## Pandas Advance assignment 1

Q1. List any five functions of the pandas library with execution.

1. read_csv(): This function is used to read a CSV (Comma Separated Values) file and convert it into a pandas DataFrame.
Example: Suppose we have a CSV file named data.csv in the same directory as our Python code. We can read it using the following code:

In [None]:
import pandas as pd
df = pd.read_csv('data.csv')


2.head(): This function is used to view the first n rows of a DataFrame. By default, it displays the first 5 rows.
Example: We can use the head() function on our df DataFrame to view the first 5 rows:

In [None]:
print(df.head())


3.describe(): This function is used to generate various summary statistics of a DataFrame, such as count, mean, standard deviation, minimum, maximum, and quartiles.
Example: We can use the describe() function on our df DataFrame to generate summary statistics:

In [None]:
print(df.describe())


4.groupby(): This function is used to group the rows of a DataFrame based on one or more 4. columns, and then apply a function to each group.
Example: Suppose we have a DataFrame named sales_df with columns Region, Product, and Sales. We can group the rows by Region and calculate the total sales for each region using the following code:

In [None]:
grouped_df = sales_df.groupby('Region').sum()

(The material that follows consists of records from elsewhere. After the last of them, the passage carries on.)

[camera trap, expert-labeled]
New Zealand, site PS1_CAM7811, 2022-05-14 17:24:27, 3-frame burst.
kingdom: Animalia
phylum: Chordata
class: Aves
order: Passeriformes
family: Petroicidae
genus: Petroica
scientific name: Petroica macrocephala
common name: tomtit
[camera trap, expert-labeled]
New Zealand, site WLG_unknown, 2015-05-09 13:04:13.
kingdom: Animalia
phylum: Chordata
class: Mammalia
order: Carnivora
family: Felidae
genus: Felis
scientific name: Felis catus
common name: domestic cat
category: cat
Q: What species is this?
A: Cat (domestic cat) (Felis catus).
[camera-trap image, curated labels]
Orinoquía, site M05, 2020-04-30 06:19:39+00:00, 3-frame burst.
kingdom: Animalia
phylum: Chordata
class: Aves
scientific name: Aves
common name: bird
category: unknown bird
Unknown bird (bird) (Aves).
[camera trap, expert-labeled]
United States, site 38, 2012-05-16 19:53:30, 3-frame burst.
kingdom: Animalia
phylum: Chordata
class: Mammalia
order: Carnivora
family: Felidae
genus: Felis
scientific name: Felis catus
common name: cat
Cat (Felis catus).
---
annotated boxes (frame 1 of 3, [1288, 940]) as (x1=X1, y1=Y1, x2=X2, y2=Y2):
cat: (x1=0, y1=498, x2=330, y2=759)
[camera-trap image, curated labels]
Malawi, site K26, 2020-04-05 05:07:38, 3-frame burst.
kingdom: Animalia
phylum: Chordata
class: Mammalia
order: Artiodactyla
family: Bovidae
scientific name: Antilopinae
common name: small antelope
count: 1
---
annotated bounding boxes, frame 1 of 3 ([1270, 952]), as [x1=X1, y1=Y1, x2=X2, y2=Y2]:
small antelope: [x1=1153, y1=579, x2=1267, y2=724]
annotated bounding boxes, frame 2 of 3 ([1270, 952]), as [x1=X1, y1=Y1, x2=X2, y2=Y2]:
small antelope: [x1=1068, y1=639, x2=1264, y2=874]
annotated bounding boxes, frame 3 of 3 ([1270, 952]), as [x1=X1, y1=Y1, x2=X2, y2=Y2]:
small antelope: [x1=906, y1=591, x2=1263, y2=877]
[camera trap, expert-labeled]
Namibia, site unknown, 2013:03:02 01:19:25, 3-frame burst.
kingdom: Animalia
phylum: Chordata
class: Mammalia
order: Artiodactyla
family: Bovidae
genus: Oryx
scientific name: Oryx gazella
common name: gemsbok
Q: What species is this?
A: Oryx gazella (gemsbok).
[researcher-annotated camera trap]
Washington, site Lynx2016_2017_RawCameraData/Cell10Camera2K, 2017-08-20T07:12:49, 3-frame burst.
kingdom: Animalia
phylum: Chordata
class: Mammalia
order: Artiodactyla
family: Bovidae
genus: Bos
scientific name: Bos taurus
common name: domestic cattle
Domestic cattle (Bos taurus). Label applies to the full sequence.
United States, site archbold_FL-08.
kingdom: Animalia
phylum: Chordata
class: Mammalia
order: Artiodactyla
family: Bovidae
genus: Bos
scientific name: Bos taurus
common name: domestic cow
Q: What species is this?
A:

5.plot(): This function is used to create various types of plots, such as line plots, scatter plots, bar plots, and histograms. It is based on the matplotlib library.
Example: We can use the plot() function on our sales_df DataFrame to create a bar plot of the total sales for each region:

In [None]:
grouped_df.plot(kind='bar', y='Sales')


Q2. Given a Pandas DataFrame df with columns 'A', 'B', and 'C', write a Python function to re-index the
DataFrame with a new index that starts from 1 and increments by 2 for each row.

In [2]:
import pandas as pd

def reindex_df(df):
    new_index = pd.RangeIndex(start=1, stop=2*len(df), step=2)
    df = df.set_index(new_index)
    return df


Explanation:

The pd.RangeIndex() function creates a new index that starts from 1 and increments by 2 for each row. The start parameter specifies the start value of the index, the stop parameter specifies the end value (exclusive), and the step parameter specifies the step size.
The set_index() function sets the new index for the DataFrame.
The function returns the re-indexed DataFrame.
You can use this function to re-index a DataFrame as follows:

In [3]:
# Example DataFrame
df = pd.DataFrame({'A': [10, 20, 30], 'B': [40, 50, 60], 'C': [70, 80, 90]})

# Re-index the DataFrame
df = reindex_df(df)

# Print the re-indexed DataFrame
print(df)


    A   B   C
1  10  40  70
3  20  50  80
5  30  60  90


Q3. You have a Pandas DataFrame df with a column named 'Values'. Write a Python function that
iterates over the DataFrame and calculates the sum of the first three values in the 'Values' column. The
function should print the sum to the console.
For example, if the 'Values' column of df contains the values [10, 20, 30, 40, 50], your function should
calculate and print the sum of the first three values, which is 60.

In [4]:
import pandas as pd

def sum_first_three(df):
    values_sum = sum(df['Values'].iloc[:3])
    print("Sum of the first three values:", values_sum)


Explanation:

The sum() function calculates the sum of the first three values in the 'Values' column using the iloc indexer to slice the first three rows.
The function prints the sum to the console.
You can use this function to calculate the sum of the first three values in a DataFrame as follows:

In [5]:
# Example DataFrame
df = pd.DataFrame({'Values': [10, 20, 30, 40, 50]})

# Call the function
sum_first_three(df)


Sum of the first three values: 60


Q4. Given a Pandas DataFrame df with a column 'Text', write a Python function to create a new column
'Word_Count' that contains the number of words in each row of the 'Text' column.

In [6]:
import pandas as pd

def add_word_count(df):
    df['Word_Count'] = df['Text'].apply(lambda x: len(str(x).split()))
    return df


Explanation:

The apply() function applies a lambda function to each row of the 'Text' column.
The lambda function uses the split() method to split the text in each row into words and then calculates the number of words using the len() function.
The new column 'Word_Count' is added to the DataFrame using the df['Word_Count'] = notation.
The function returns the modified DataFrame.
You can use this function to add a new column 'Word_Count' to a DataFrame 'df' as follows:

In [7]:
# Example DataFrame
df = pd.DataFrame({'Text': ['This is a sentence.', 'This is another sentence.', 'A third sentence.']})

# Call the function
df = add_word_count(df)

# Print the modified DataFrame
print(df)


                        Text  Word_Count
0        This is a sentence.           4
1  This is another sentence.           4
2          A third sentence.           3


Q5. How are DataFrame.size() and DataFrame.shape() different?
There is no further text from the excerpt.